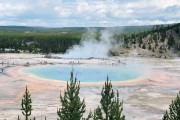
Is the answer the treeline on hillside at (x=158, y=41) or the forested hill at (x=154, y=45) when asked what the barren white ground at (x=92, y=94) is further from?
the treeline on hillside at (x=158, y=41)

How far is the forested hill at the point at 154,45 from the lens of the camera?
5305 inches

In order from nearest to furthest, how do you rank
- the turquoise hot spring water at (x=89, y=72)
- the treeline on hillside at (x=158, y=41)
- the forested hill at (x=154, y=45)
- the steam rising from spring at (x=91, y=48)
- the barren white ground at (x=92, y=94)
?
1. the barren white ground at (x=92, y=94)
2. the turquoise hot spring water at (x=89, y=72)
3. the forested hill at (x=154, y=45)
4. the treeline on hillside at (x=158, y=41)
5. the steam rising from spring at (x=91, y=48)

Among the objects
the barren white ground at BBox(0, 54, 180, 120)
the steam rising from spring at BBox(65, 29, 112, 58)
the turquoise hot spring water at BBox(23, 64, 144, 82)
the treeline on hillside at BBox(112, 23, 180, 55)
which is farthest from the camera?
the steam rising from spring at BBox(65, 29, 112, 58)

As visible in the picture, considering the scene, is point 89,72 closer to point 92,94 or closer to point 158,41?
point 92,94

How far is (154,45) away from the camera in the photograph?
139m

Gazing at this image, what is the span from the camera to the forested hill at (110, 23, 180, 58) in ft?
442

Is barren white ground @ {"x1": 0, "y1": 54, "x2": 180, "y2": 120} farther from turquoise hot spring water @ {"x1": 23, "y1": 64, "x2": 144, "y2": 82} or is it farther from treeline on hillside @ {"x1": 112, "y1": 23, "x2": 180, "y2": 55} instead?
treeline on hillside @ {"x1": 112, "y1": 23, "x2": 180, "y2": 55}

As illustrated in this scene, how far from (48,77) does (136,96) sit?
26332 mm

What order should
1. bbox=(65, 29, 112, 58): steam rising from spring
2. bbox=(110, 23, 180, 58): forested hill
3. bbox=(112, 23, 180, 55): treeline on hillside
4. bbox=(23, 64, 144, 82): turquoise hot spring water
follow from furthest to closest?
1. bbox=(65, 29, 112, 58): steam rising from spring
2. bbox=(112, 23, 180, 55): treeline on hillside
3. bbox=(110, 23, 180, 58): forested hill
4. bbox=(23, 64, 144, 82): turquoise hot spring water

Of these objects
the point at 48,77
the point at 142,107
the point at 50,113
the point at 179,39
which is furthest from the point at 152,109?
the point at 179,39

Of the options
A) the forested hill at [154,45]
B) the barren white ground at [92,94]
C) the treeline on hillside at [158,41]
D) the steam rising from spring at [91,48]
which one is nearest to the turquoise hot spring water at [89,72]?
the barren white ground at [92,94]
--
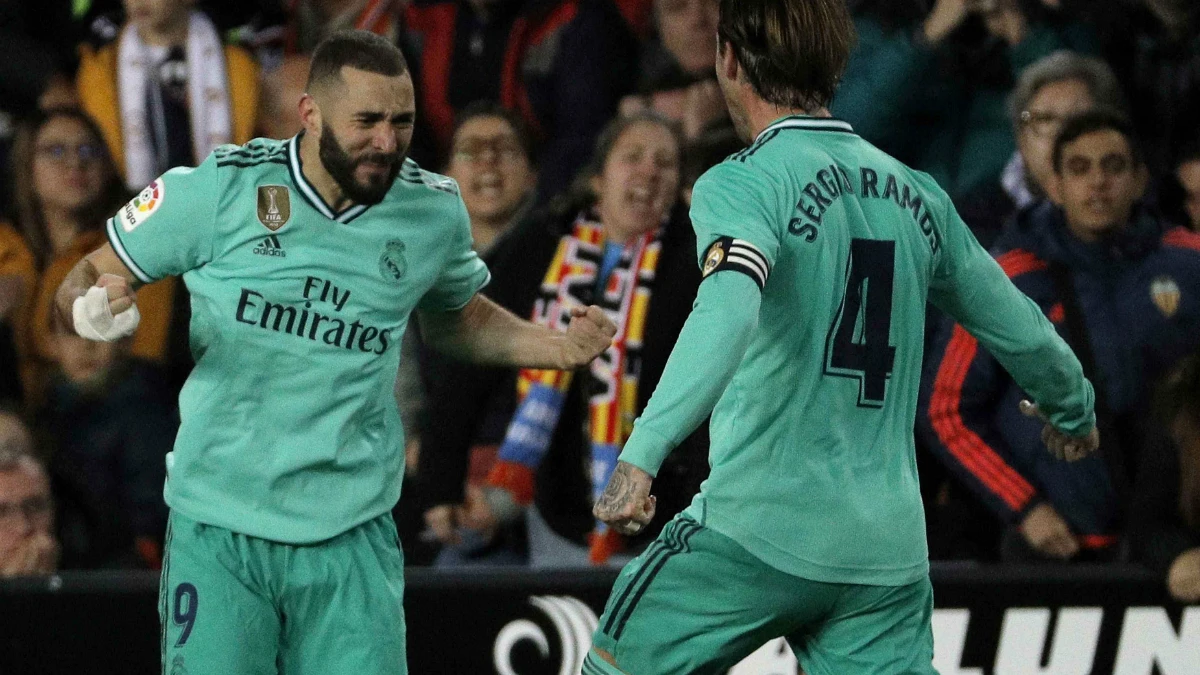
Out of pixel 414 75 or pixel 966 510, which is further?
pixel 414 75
---
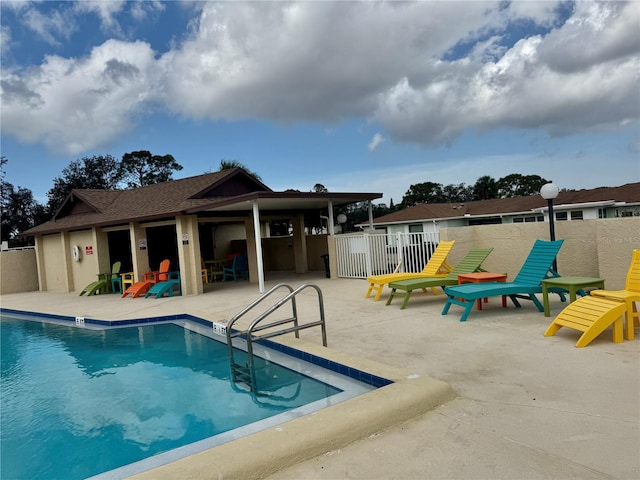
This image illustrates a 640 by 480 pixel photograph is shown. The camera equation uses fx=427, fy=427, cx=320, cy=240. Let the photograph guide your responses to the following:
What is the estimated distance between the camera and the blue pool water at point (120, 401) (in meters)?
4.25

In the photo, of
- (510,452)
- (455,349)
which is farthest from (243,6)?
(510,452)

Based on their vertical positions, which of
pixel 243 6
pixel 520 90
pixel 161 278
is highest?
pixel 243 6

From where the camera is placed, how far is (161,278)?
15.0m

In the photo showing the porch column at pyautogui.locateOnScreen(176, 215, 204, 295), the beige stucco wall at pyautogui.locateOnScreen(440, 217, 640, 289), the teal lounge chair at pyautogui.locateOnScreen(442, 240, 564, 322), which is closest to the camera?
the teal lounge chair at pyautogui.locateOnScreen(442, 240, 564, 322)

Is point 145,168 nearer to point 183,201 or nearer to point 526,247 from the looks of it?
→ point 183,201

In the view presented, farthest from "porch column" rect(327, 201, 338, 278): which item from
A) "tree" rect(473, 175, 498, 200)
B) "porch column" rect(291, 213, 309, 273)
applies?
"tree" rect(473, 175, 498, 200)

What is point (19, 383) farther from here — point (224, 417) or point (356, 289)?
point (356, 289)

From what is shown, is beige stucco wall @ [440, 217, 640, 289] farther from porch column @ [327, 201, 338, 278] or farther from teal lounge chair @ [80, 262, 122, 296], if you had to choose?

WHAT IS REQUIRED:
Return every line of the listing above that contains the word "steam", matching case.

WRITTEN RESPONSE:
- the steam rising from spring at (x=91, y=48)
5. the steam rising from spring at (x=91, y=48)
the steam rising from spring at BBox(65, 29, 112, 58)
the steam rising from spring at BBox(65, 29, 112, 58)
1. bbox=(65, 29, 112, 58): steam rising from spring
1. bbox=(65, 29, 112, 58): steam rising from spring
D) the steam rising from spring at [91,48]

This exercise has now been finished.